The final toll, 4 days in a coma, a bunch of broken ribs, a crushed lung, a ruptured spleen and a scar from belly button to sternum where they ripped me open to repair the damaged organs. A reminder I see every day of my life. 

Our scars shape us. 

In my life I have had many different scars of various shapes and sizes. All of us have. Some more, some less, it doesn’t matter. Now is not the time for comparison. Now is the time for reflection. Now is the time to get curious about your scars. Now is the time to learn from them and wear them with pride. 

What are your scars?
How do you feel about our scars?
Do you resent them?
Do you deny them?
Do you own them?
What meaning will you give to them?

These are all questions that I reflect on every year at this time. Every year I renew my commitment to “Make Beautiful Shit Happen” and make sure that I am continuing down a path that is worthy of the man this deeply scarred human being wants to be. 

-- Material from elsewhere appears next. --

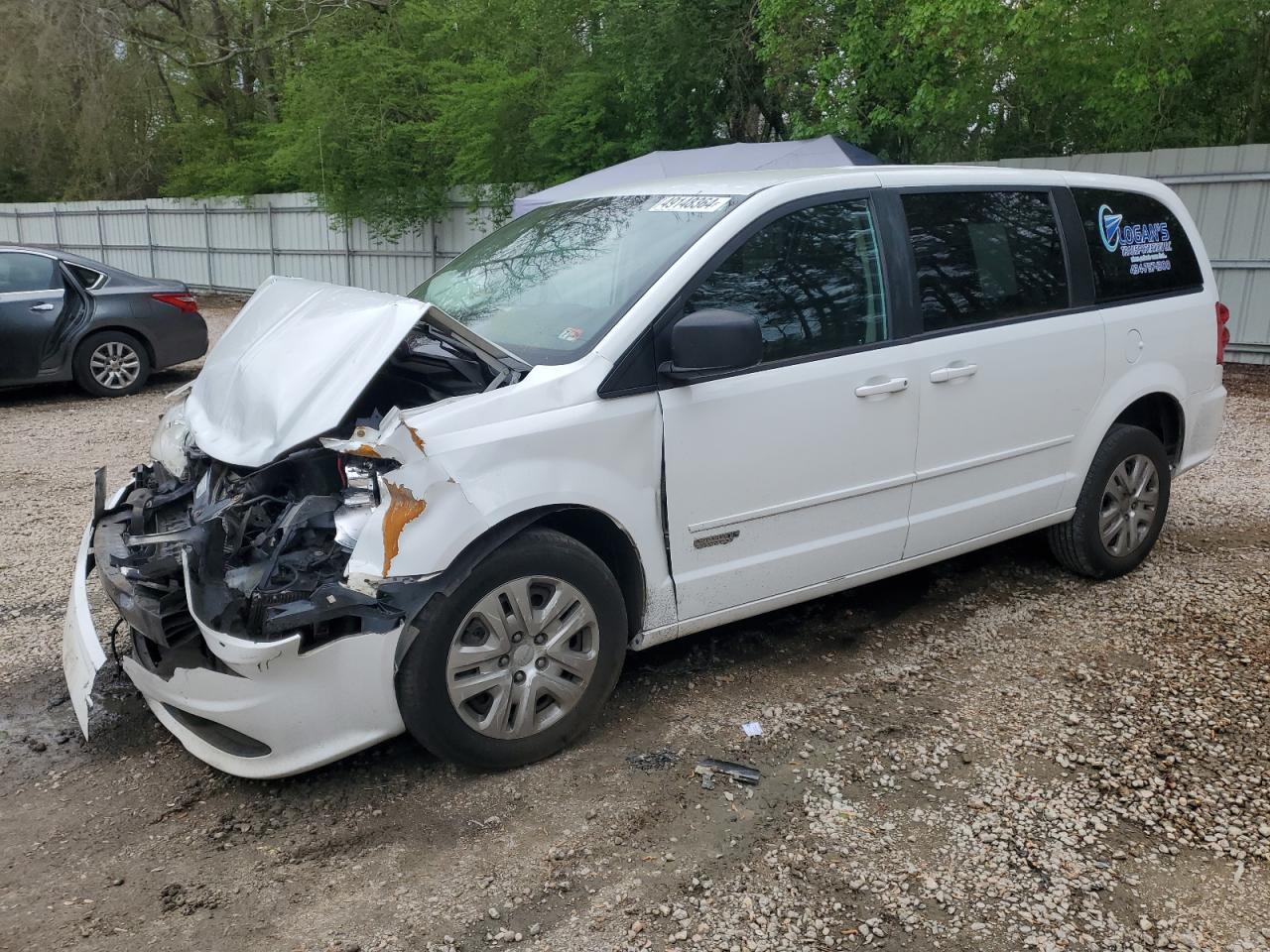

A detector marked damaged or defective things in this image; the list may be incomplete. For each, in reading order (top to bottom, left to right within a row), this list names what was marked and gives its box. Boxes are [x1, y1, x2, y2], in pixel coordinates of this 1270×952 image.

Two years ago I brought this topic to my Men’s group as a theme for the night. I asked the men to reflect on the scars that have shaped them. We talked about how to make sure that we own our scars and how we can ensure that our scars do not own us. It all comes down to this simple truism. 

With awareness comes choice.

The scars I described above are fairly large and glaringly obvious. They are pretty hard to ignore. However for many of us we work hard to ignore the scars that wound us. They are too painful to acknowledge so we go about our daily lives allowing them to simmer under the surface quietly influencing our decisions, our behaviors and ultimately our outcomes in life. They become the subtle forces that silently guide us.

Every scar has a story, every story a purpose. Sometimes the meaning in those stories is abundantly evident, other times it can feel like there cannot be any possible meaning that would inflict such pain.

“For your pain is Rachel’s legacy to you. Not that she or I would inflict such pain by choice,  but there it is. And it must burn its purifying way to completion. For something in you dies when you bear the unbearable, and it is only in that dark night of the soul that you are prepared to see as God sees, and to love as God loves.”

Ram Dass – Letter to Rachel

Your scars are the living legacy of who you are. They are the roadmap of your past, your present and they will shape your future. 

The question becomes will you get intentional with how your scars shape you? Or will you let them whisper softly in your ear, so gently that we can ignore their influence and live a life by default rather than by design. 

What are some of the scars that shape you?

How do those scars impact how you show up in the world?

Where can you be more intentional about how those scars move you through life?